There are combinations like sugar mugar that people use in their speech while the second word has no meaning and only adds a rhythm. What is this called in English?
Answer
In linguistics, this sort of repetition is called reduplication, and the second half is sometimes called a reduplicant. Reduplication is the most common term, but let's explore some more specific terms that are less common.
In your example, the reduplicant is altered, incorporating a special kind of prefix, and although there is no common term for this, a few linguists have called this a duplifix:
duplifix: an element attached to the base that consists of both copied segments and fixed segments (= a mixture of affix and reduplicant)
(Understanding Morphology, Haspelmath & Sims, p.326)
If we adopt this terminology, one common example would be the English duplifix (prefix) /ʃm/ (variously spelled shm or schm), and this process is sometimes called shm-reduplication.
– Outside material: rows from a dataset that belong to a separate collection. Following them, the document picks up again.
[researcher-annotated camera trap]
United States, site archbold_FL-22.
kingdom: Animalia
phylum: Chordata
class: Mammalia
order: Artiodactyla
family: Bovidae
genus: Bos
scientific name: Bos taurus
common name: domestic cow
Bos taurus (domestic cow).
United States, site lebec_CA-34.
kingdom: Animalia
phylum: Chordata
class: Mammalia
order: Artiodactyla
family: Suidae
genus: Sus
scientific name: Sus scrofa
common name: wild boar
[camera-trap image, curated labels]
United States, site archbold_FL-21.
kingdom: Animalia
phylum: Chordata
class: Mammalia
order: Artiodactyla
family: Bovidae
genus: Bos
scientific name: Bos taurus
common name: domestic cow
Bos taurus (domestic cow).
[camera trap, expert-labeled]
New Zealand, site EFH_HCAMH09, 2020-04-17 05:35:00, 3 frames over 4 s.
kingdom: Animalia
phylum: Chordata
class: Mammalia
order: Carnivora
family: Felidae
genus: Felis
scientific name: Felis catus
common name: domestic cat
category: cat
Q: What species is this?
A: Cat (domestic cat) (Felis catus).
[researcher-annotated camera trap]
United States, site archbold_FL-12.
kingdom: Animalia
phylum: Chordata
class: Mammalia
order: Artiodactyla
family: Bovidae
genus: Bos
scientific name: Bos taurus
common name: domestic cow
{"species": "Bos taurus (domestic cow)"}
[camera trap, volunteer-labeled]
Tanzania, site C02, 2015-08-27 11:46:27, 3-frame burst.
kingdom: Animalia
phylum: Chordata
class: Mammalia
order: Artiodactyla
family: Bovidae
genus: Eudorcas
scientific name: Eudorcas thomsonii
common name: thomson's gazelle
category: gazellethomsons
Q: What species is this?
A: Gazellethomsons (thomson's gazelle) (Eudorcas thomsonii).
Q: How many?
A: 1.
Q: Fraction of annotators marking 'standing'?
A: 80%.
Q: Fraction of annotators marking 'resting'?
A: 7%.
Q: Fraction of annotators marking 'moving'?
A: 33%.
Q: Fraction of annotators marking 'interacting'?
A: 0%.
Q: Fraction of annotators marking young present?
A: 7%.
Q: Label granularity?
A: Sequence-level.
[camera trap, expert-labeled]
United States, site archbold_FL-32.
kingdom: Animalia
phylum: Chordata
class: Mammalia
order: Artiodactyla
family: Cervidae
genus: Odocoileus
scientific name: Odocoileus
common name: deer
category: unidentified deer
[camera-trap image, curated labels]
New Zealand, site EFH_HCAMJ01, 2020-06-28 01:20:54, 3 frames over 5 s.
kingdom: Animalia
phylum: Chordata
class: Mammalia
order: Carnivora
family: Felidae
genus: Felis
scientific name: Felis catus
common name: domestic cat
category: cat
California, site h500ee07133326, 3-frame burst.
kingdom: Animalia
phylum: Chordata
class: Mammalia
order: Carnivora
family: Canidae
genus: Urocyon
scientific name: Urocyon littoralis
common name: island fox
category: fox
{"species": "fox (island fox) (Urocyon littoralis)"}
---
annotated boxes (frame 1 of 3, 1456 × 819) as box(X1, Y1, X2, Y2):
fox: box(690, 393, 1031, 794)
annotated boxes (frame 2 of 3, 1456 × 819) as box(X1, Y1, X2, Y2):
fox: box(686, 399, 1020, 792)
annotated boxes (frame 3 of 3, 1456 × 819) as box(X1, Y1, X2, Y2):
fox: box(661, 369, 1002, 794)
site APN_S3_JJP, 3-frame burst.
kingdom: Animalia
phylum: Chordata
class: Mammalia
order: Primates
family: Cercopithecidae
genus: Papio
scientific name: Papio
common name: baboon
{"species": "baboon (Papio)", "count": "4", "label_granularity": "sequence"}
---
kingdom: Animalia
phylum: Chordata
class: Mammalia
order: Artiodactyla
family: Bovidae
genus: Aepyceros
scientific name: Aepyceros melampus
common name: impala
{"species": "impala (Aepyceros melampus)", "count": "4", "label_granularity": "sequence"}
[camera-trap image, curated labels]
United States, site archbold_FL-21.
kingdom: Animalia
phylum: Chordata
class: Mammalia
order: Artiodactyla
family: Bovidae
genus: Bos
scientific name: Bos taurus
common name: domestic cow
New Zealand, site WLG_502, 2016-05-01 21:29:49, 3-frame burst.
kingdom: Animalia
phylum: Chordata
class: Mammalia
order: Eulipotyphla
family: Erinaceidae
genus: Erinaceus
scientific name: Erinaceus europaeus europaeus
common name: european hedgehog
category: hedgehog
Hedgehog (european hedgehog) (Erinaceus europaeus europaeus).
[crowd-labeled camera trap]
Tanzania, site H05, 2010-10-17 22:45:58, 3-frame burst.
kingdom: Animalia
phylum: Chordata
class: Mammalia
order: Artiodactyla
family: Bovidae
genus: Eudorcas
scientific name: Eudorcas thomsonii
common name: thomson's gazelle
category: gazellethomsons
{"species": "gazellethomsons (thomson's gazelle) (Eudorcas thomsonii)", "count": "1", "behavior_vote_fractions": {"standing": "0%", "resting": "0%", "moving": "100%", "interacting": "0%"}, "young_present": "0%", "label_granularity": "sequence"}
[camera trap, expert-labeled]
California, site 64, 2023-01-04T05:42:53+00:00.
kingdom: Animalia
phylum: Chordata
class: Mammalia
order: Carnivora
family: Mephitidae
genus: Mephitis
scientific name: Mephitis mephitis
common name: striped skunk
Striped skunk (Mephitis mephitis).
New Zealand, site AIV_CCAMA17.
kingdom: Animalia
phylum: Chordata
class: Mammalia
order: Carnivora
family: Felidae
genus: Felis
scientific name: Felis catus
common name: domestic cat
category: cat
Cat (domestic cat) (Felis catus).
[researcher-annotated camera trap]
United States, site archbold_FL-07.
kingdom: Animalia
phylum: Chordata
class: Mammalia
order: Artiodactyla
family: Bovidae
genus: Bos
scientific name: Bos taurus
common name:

This particular duplifix is used to express a pejorative attitude toward the discourse topic – skepticism, dismissal, or similar sentiments:
Rene: What are you doing? You promised me breakfast.
Brodie: Breakfast, shmreakfast. Look at the score, for Christ's sake. It's only the second period and I'm up 12 to 2. Breakfasts come and go, Rene, but Hartford, "the Whale," they only beat Vancouver once, maybe twice in a lifetime.
(transcript from the movie Mall Rats)
Here, breakfast is the discourse topic, and Brodie is expressing a pejorative, dismissive attitude toward this topic with shm-reduplication.
More generally, this category of reduplication is also known as echo reduplication, and this occurs in many languages. In your example, mugar echoes sugar, but with the initial consonant replaced with /m/. This might be the best term for your particular example; it doesn't imply any sort of pejorative meaning like shm-reduplication does.